Furthermore, it is struggling to meet the terms of a $4.2bn loan agreed with the IMF last year, part of a broader $10.2bn package with multilateral lenders.
Within minutes of Mr Martínez’s announcement, the IMF issued a statement of support for President Lenín Moreno and his economic team.
It said it was talking to Ecuador about “a successor Fund-supported arrangement” to build on the $4.2bn Extended Fund Facility (EFF) loan. In the shorter term, the fund said it is considering an Ecuadorean request for further support via an emergency programme known as the Rapid Financing Instrument.
“Our objective is to provide immediate support to help Ecuador address the effects of a mounting global health crisis,” IMF managing director Kristalina Georgieva said.

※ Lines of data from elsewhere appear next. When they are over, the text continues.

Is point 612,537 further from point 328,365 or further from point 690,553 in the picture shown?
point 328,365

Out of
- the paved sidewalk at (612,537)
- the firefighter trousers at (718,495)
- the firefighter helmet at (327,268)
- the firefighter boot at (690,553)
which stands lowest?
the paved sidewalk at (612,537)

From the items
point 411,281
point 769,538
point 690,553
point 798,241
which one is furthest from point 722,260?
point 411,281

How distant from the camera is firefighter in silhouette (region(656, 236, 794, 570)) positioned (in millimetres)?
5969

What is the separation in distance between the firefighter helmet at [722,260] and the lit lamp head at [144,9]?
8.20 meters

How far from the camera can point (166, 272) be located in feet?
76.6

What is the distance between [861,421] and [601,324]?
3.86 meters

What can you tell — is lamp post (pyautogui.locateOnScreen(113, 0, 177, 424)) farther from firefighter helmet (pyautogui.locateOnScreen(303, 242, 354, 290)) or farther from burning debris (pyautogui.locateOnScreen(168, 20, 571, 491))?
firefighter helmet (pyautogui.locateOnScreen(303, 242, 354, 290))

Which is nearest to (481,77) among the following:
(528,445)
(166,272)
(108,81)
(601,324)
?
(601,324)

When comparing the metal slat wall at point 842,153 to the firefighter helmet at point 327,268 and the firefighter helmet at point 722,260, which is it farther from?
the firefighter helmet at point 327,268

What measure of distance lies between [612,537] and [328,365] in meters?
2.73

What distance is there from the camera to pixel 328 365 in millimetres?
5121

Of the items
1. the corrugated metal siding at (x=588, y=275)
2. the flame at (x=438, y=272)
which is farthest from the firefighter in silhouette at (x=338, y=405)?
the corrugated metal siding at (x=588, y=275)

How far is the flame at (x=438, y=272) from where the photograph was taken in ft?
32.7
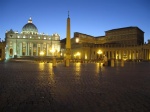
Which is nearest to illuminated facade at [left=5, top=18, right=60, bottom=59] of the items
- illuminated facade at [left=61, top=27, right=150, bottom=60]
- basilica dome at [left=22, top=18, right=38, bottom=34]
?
basilica dome at [left=22, top=18, right=38, bottom=34]

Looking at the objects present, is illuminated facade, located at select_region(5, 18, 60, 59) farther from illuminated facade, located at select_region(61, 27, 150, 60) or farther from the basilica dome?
illuminated facade, located at select_region(61, 27, 150, 60)

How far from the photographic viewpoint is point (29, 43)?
357 feet

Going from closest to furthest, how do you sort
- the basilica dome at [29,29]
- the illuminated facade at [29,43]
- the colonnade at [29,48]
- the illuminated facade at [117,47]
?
the illuminated facade at [117,47] < the colonnade at [29,48] < the illuminated facade at [29,43] < the basilica dome at [29,29]

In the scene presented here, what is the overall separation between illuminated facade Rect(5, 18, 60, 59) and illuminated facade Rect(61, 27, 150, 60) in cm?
2161

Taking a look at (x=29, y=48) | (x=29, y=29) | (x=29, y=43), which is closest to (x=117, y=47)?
(x=29, y=48)

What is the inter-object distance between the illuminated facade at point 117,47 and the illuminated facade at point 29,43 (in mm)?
21615

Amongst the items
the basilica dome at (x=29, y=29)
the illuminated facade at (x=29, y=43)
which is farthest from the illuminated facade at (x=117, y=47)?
the basilica dome at (x=29, y=29)

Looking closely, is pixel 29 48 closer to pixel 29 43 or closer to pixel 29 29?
pixel 29 43

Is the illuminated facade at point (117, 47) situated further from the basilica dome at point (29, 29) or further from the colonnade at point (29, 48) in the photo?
the basilica dome at point (29, 29)

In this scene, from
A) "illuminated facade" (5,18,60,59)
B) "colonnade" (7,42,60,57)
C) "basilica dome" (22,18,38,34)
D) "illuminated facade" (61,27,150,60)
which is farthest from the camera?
"basilica dome" (22,18,38,34)

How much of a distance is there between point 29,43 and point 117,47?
178 ft

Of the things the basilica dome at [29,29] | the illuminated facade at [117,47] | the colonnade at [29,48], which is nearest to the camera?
the illuminated facade at [117,47]

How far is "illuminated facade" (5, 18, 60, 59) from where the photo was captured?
106m

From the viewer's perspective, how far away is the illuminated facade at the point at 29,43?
106 m
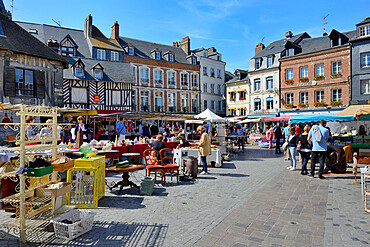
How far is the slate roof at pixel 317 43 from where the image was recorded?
23314mm

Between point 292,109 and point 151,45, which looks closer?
point 292,109

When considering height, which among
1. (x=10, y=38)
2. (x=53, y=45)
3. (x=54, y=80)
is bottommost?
(x=54, y=80)

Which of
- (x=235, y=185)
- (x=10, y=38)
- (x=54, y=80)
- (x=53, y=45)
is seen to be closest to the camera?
(x=235, y=185)

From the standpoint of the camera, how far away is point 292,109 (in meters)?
25.1

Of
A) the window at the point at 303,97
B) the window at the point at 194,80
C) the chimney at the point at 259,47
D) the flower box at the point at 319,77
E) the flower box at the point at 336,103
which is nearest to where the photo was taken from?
the flower box at the point at 336,103

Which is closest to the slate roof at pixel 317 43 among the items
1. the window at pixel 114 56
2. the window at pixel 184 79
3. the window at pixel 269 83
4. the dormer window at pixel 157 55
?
the window at pixel 269 83

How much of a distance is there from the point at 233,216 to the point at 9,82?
12.9 meters

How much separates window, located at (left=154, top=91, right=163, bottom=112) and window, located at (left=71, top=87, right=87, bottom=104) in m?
9.09

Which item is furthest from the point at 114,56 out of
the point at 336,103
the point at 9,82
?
the point at 336,103

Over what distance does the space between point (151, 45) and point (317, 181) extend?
27481 millimetres

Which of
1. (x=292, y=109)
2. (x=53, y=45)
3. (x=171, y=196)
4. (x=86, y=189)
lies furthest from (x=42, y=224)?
(x=292, y=109)

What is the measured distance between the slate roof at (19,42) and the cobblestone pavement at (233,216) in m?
10.5

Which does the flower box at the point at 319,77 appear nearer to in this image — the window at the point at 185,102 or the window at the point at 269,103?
the window at the point at 269,103

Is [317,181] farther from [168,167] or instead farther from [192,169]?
[168,167]
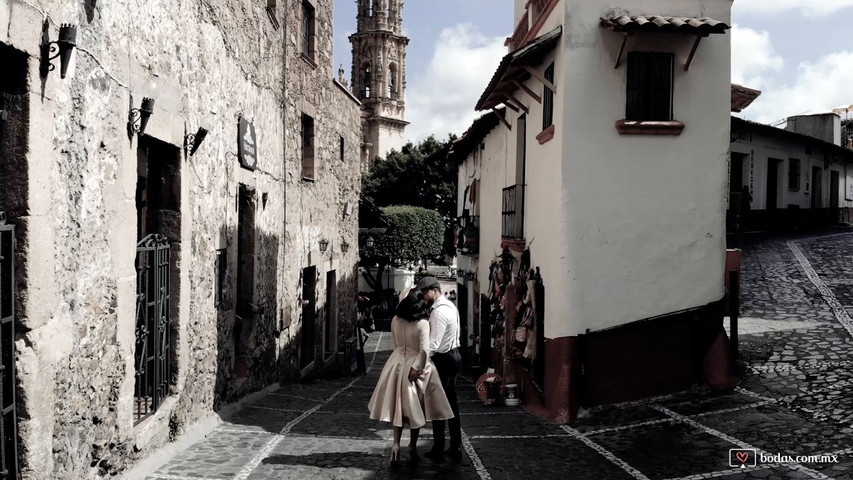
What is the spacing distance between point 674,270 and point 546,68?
2.93 meters

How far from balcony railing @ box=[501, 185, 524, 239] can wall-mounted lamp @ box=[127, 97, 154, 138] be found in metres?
6.34

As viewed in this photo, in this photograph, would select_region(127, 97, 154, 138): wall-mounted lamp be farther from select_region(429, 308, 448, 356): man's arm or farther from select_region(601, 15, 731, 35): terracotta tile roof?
select_region(601, 15, 731, 35): terracotta tile roof

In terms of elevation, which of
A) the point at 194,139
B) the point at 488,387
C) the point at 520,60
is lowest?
the point at 488,387

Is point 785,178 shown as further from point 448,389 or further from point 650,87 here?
point 448,389

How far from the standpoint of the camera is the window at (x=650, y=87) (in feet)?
28.7

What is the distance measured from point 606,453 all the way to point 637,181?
3290 mm

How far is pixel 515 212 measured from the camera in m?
11.3

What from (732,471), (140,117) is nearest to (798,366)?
(732,471)

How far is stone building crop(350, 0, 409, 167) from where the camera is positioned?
73.6 m

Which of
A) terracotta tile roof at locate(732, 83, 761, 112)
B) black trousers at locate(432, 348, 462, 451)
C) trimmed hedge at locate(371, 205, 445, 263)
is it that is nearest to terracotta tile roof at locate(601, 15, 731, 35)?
terracotta tile roof at locate(732, 83, 761, 112)

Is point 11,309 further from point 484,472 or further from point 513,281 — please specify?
point 513,281

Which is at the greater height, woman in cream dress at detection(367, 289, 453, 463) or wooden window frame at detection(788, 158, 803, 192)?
wooden window frame at detection(788, 158, 803, 192)

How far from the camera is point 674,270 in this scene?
29.2ft

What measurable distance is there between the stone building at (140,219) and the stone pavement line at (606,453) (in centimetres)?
378
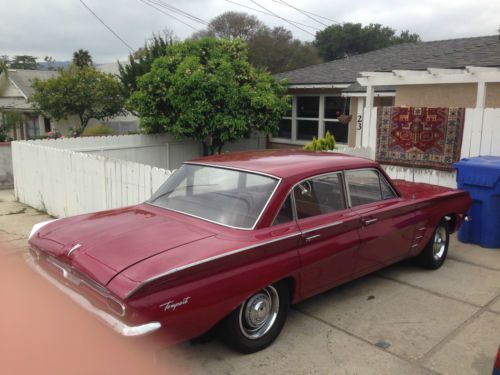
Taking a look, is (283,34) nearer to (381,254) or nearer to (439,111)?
(439,111)

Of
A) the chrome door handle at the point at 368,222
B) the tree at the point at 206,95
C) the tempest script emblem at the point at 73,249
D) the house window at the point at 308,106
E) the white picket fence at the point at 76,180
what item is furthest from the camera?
the house window at the point at 308,106

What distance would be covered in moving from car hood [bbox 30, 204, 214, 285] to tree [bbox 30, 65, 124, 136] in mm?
15288

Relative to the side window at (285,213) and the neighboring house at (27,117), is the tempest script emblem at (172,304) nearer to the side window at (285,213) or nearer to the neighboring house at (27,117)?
the side window at (285,213)

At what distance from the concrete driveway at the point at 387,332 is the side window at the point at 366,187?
0.97 meters

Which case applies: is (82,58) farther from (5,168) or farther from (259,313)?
(259,313)

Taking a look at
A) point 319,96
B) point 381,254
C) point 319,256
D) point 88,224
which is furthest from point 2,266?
point 319,96

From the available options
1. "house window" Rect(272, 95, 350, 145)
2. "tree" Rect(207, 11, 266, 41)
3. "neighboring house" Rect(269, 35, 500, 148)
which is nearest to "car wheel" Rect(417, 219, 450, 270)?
"neighboring house" Rect(269, 35, 500, 148)

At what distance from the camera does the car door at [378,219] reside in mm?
4344

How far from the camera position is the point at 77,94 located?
19219mm

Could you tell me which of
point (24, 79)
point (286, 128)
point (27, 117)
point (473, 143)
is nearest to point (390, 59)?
point (286, 128)

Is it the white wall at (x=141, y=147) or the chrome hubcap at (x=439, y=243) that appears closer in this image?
the chrome hubcap at (x=439, y=243)

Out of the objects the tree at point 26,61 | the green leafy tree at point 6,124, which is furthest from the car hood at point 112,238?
the tree at point 26,61

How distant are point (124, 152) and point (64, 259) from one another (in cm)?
901

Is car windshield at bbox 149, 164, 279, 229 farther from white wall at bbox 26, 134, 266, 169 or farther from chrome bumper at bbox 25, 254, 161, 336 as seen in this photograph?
white wall at bbox 26, 134, 266, 169
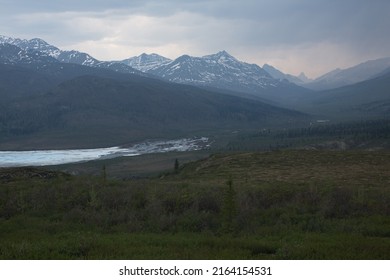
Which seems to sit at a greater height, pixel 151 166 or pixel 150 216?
pixel 150 216

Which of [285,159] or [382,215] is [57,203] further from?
[285,159]

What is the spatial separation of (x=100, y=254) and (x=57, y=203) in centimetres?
1030

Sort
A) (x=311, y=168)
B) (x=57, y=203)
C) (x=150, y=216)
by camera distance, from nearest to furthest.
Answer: (x=150, y=216) → (x=57, y=203) → (x=311, y=168)

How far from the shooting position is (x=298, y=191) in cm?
2303

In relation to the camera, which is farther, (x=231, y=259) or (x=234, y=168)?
(x=234, y=168)

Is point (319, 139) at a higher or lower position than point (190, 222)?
lower

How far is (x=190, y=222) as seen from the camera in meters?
18.0

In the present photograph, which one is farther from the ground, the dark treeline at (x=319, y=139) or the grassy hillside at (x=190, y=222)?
the grassy hillside at (x=190, y=222)

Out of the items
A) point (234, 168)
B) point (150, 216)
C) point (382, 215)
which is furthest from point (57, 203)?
point (234, 168)

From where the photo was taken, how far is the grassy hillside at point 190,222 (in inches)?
510

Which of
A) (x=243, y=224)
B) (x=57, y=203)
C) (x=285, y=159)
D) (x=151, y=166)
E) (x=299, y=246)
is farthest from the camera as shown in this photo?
(x=151, y=166)

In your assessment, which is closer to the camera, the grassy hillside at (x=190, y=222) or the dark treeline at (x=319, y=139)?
the grassy hillside at (x=190, y=222)

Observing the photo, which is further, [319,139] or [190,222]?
[319,139]

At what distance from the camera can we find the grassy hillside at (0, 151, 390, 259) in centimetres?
1295
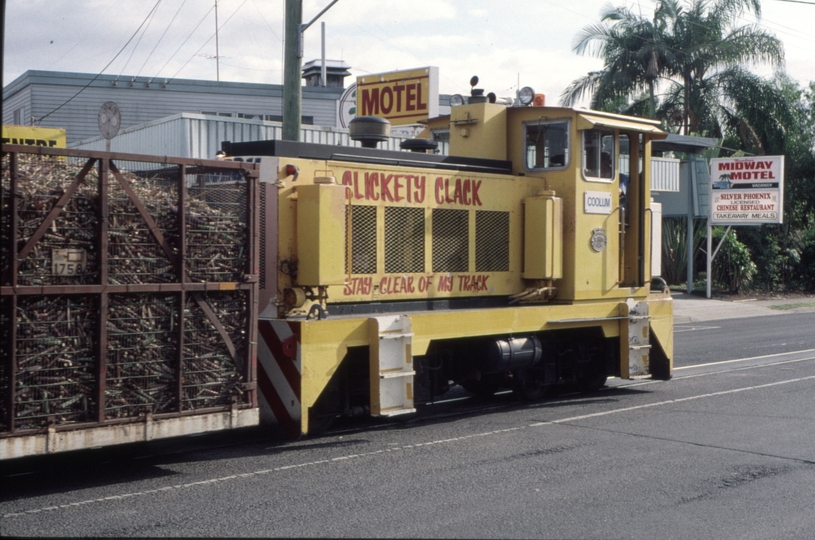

Siobhan Morden, head of Latin America fixed-income strategy at Amherst Pierpont Securities, said any new agreement with the IMF would need approval from Ecuador’s National Assembly, which on Sunday urged the government to delay its debt repayments.
“It’s unclear whether a revised EFF would be sufficient and whether the legislature would be co-operative,” she said. “If the commodity shock persists, then bondholder payments are at risk for default.”
Ecuador faces $4.1bn in debt repayment this year, although most of the burden falls in the second half. It has to repay $111m in April and nothing in May.
Mr de Sousa said an opportunistic default — as happened in 2008 — was not on the cards.
“Moreno and his economic team are aware that they have nothing to gain by acting unilaterally against creditors,” he said, adding that he considered “friendly” restructuring without enforced losses to be the most likely outcome.